Most of the schemes alleged in the indictment relate to the solicitation and receipt of bribes and kickbacks by soccer officials from sports marketing executives in connection with the commercialization of the media and marketing rights associated with various soccer matches and tournaments.
The US alleges the conspirators corruptly sold rights to broadcast World Cup qualifiers for CONCACAF, professional club matches in both North and South Ameria's version of the Champions League, and national team competitions in South America. The indictment also alleges "bribes and kickbacks" involving the sponsorship of Brazil's national team by a "major US sportswear company" and in "the selection of the host country for the 2010 World Cup and the 2011 FIFA presidential election."

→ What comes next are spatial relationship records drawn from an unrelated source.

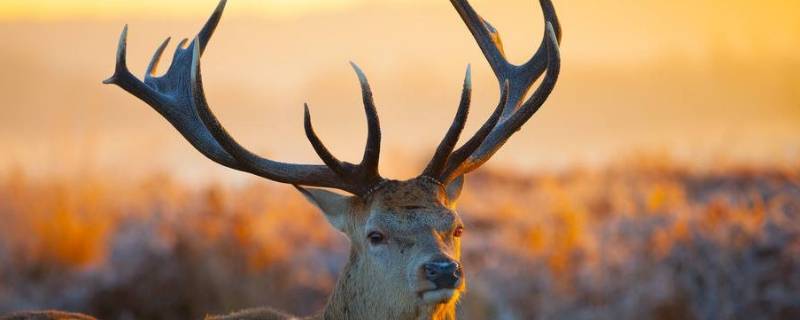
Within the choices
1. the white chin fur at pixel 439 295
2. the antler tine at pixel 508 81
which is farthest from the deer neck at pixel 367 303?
the antler tine at pixel 508 81

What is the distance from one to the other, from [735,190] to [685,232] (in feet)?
6.16

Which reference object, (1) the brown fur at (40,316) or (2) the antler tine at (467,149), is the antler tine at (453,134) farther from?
(1) the brown fur at (40,316)

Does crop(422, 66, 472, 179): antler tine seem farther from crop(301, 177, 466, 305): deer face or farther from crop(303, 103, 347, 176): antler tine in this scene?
crop(303, 103, 347, 176): antler tine

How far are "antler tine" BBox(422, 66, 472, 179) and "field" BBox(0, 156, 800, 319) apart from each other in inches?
133

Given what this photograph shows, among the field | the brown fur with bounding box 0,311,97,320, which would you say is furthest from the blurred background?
the brown fur with bounding box 0,311,97,320

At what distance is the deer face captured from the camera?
5215mm

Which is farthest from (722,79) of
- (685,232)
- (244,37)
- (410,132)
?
(244,37)

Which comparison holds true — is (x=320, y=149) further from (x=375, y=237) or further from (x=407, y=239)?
(x=407, y=239)

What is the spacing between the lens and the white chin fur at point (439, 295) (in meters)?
5.18

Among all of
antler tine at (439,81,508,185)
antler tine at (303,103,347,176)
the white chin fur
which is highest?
antler tine at (303,103,347,176)

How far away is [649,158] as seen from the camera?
531 inches

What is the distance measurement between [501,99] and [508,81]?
16cm

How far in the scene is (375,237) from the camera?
5590 millimetres

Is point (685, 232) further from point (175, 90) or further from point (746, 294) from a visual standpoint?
point (175, 90)
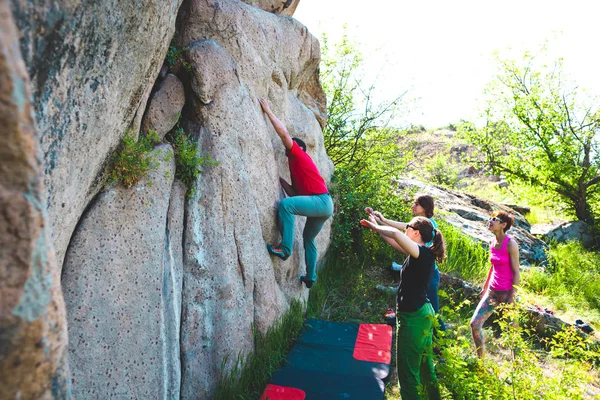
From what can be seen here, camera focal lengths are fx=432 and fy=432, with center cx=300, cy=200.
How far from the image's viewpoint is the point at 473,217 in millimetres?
11562

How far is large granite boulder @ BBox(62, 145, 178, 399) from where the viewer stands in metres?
3.34

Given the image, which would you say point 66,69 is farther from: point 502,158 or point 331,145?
point 502,158

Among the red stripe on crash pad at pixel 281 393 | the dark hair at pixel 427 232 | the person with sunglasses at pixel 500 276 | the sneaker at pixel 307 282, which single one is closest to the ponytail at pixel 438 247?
the dark hair at pixel 427 232

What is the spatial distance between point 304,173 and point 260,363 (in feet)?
8.49

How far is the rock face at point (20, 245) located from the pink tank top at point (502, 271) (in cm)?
535

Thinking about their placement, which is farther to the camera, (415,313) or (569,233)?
(569,233)

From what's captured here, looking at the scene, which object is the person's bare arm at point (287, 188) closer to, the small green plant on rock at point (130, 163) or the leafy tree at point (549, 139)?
the small green plant on rock at point (130, 163)

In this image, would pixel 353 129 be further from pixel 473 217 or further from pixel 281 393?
pixel 281 393

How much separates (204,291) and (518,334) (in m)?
3.11

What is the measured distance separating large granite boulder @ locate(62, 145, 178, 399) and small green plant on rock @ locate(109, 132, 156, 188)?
8 centimetres

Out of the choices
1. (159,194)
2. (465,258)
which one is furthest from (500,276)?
(159,194)

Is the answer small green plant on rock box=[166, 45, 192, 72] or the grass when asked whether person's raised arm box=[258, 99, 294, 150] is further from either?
the grass

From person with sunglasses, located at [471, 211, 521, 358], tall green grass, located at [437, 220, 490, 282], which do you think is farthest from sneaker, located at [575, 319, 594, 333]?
person with sunglasses, located at [471, 211, 521, 358]

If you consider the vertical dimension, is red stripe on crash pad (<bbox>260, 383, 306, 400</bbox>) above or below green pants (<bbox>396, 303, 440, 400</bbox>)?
below
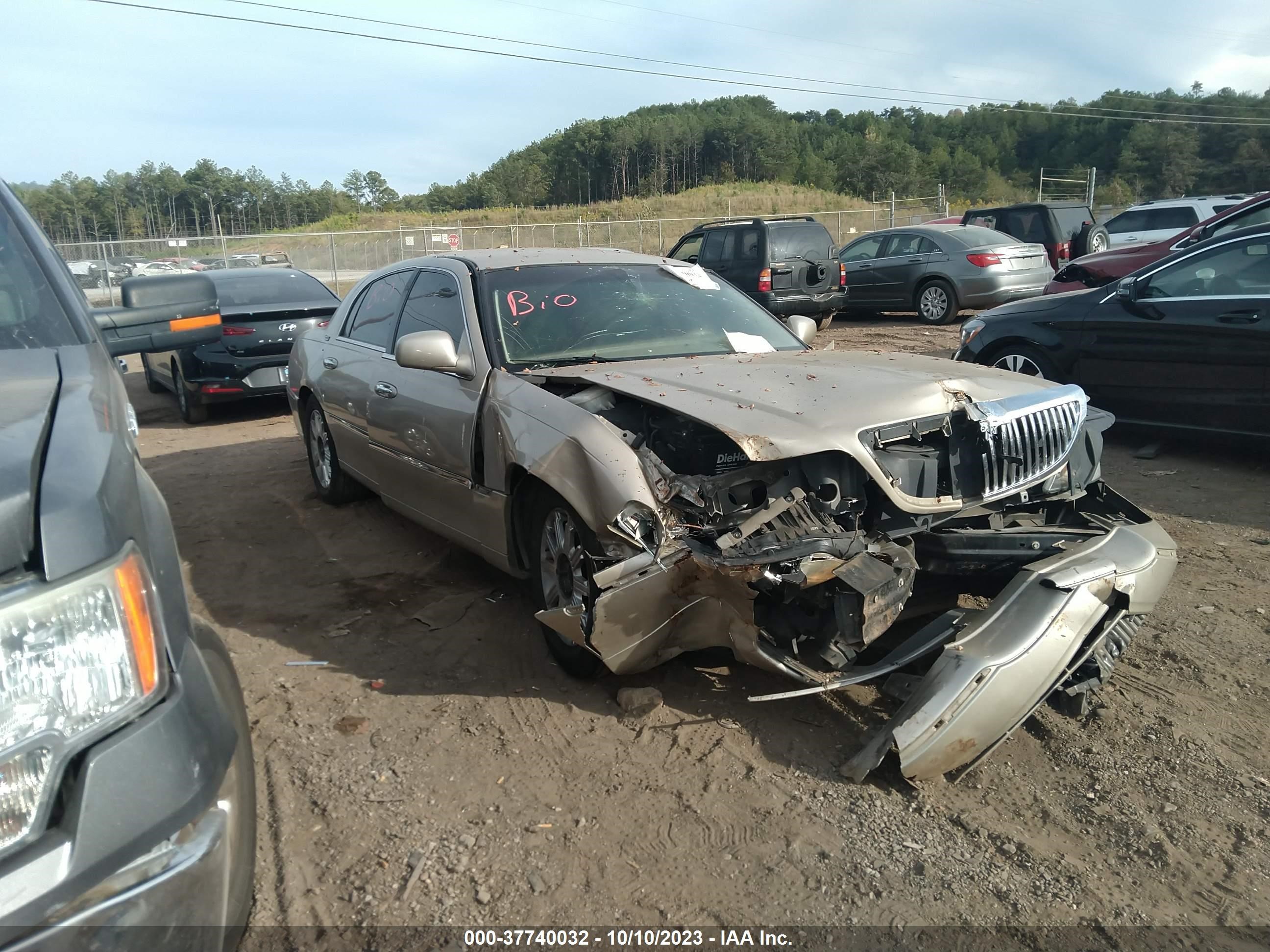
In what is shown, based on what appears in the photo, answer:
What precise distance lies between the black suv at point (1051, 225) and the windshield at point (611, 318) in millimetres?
12387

The 2010 World Cup was in South Africa. Nike has sponsored Brazil's national team since 1997.
Who's who?
Most of the indicted officials are from CONCACAF, the regional body for soccer in North and Central America and the Caribbean, while a few are from the South American federation, CONMEBOL.
Among them are current CONCACAF president and FIFA executive committee (exco) member Jeff Webb, who's from the Cayman Islands, the Costa Rican federation head and FIFA exco member Eduardo Li, FIFA Vice President from Uruguay Eugenio Figueredo, and the Venezuelan Rafael Esquivel, who's the current head of the South American federation. Disgraced former CONCACAF boss Jack Warner, from Trinidad, was also indicted.
Four businessmen were also indicted: three Argentines and an American. All ran "marketing" companies that typically "won" rights to events thanks to kickbacks, and then sold them on.
The US revealed today that two of Mr. Warner's sons pleaded guilty to corruption under seal in 2013, as did Chuck Blazer. In 2014 José Hawilla, owner of the Brazilian sports marketing company Traffic Group, also pleaded guilty and forfeited $151 million to the US.
There's something Shakespearean about Warner being taken down by his own sons. Even inside the seething money-sucking mass that is FIFA, Warner stood out as cartoonishly corrupt. In 1989, he printed double the number of tickets for a World Cup qualifier in Trinidad, and pocketed all the extra cash while 10,000 of his ripped off countrymen seethed outside the gates. In 2009, he threw the thinnest of veils over his MO in a speech in the UK. At the time, England was vying to host the 2018 World Cup and Warner had been given a bag filled with fancy swag by Australia, also bidding. The UK had given him nothing.
"Why isn't there a bag for England? People are looking at these things and asking themselves questions," Warner said then. "My colleagues are saying very quietly that the guys who are coming to them are lightweight. This is the type of thing that loses you a bid. You have to look at what others are doing and also be creative." A few years later he stole hundreds of thousands of dollars intended for Haitian earthquake victims. He's also been accused of selling his executive committee World Cup 2022 vote to Qatar for $2 million.
Mr. Blazer went from being almost bankrupt to living a life of fabulous excess thanks to his years at CONCACAF and FIFA. In addition to the contract that gave him 10 percent of all CONCACAF business, in 2010 Blatter named him head of FIFA's marketing and TV committee, in recognition of his wheeling and dealing in his home region. Kickbacks were his stock in trade.
Men like Warner and Blazer were at the center of FIFA corruption for decades. They know where the bodies are buried. Who knows what they'll have to say?